### Reading text
::::
Drake: powerful tool for automatic reproducible workflow

Reproducible Workflow

A legacy R workflow note showing how drake can cache calculations and speed up R Markdown report rendering, with a note on modern targets workflows.

Author

Yang Liu

Published

September 15, 2019

drake is a powerful tool for reproducible R workflows. I found it especially useful when paired with R Markdown reports, because it can cache expensive intermediate results and only rebuild the objects that have changed.

Maintenance note: this is a legacy drake example. For new R workflow projects I would usually look at targets, which follows the same core idea with a newer interface. I am keeping the original drake code here because the example is still useful for understanding target-based workflows.

Using SHAPforxgboost as an example:

# if needed, update drake
if(packageVersion("drake") < "7.4") install.packages("drake")
if(packageVersion("SHAPforxgboost") < "0.0.3") install.packages("SHAPforxgboost")

suppressPackageStartupMessages({
  library("drake")
  library("SHAPforxgboost")
  library("here")
})

# assign a place to store intermediate objects
cache_path <- here("Drake_Cache")
if(!dir.exists(cache_path))dir.create(cache_path)
cache <- drake_cache(path = cache_path)

The drake_plan takes user-defined functions to create each target. These functions are usually written in a separate script.

get.xgb.mod <- function(dataX){
  y_var <- "diffcwv" 
  # hyperparameter tuning results
  param_dart <- list(objective = "reg:linear",  # For regression
                   nrounds = 366,
                   eta = 0.018,
                   max_depth = 10,
                   gamma = 0.009,
                   subsample = 0.98,
                   colsample_bytree = 0.86)
::::
(Spatial question records)
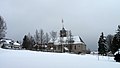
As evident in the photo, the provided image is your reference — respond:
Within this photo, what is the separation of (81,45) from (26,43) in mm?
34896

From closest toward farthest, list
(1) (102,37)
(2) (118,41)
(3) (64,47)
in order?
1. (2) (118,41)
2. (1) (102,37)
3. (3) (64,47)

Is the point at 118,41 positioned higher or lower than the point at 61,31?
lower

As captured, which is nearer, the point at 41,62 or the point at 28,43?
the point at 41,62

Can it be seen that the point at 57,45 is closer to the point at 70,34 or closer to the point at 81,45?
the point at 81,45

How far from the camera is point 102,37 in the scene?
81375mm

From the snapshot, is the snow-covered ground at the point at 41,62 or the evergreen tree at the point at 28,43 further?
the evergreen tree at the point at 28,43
::::
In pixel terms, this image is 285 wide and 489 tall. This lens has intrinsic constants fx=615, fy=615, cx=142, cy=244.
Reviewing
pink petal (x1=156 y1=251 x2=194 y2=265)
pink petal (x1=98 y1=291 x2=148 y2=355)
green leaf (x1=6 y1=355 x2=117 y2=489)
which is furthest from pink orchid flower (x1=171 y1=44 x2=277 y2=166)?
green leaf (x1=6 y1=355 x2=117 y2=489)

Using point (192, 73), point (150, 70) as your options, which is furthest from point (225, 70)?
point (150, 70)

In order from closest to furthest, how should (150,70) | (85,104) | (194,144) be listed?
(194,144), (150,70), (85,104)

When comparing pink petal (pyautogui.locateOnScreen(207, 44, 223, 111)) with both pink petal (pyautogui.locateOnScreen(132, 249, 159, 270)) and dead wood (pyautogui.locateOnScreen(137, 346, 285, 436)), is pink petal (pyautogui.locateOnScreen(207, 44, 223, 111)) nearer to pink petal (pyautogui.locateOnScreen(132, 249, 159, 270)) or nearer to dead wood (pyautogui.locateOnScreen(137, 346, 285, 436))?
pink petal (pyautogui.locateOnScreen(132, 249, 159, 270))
::::
### Challenge 1
In the drake workflow note, which package does the author say they would usually consider for new R workflow projects?
### Challenge 2
Carry the drake workflow note forward from the point where it stops.
These data bear no relation to the drake workflow note.

### Written answer 1
The author would usually consider targets.

### Written answer 2
  mod <- xgboost::xgboost(data = as.matrix(dataX), 
                        label = as.matrix(dataXY_df[[y_var]]), 
                       xgb_param = param_dart, nrounds = param_dart$nrounds,
                       verbose = FALSE, nthread = parallel::detectCores() - 2,
                       early_stopping_rounds = 8)
  return(mod)
}

# ...
# define more functions if needed
# ...

Markdown all the results to the final report. The great advantage is that since all the figures were done and stored before the markdown process, if you modify a figure, only that figure needs to be rerun.

my_plan <- drake_plan(
  dataX = data.table::copy(dataXY_df[,-"diffcwv"]),
  xgb_mod = get.xgb.mod(dataX),
  shap_long = shap.prep(xgb_model = xgb_mod, X_train = dataX, top_n = 4),
  # make a diluted (faster) summary plot showing only top 4 variables:
  fig1 = shap.plot.summary(shap_long, dilute = 10),
  fig2 = shap.plot.dependence(data_long = shap_long, x = 'dayint', y = 'dayint', color_feature = 'Column_WV'),
  fig3 = shap.plot.dependence(data_long = shap_long, x = 'dayint', y = 'Column_WV', color_feature = 'Column_WV'),
  
  report = rmarkdown::render(
    knitr_in("Code/drake_md_report.Rmd"),
    output_format = rmarkdown::html_document(toc = TRUE))
)

nemia_config <- drake_config(my_plan, cache = cache) # show the dependency
# vis_drake_graph(nemia_config, from = names(nemia_config$layout))
vis_drake_graph(nemia_config)

# run the plan
make(my_plan, cache = cache)

Notice that it is not a good idea to run drake inside an R Markdown file. A drake workflow is usually an R script that uses R Markdown only as the reporting layer.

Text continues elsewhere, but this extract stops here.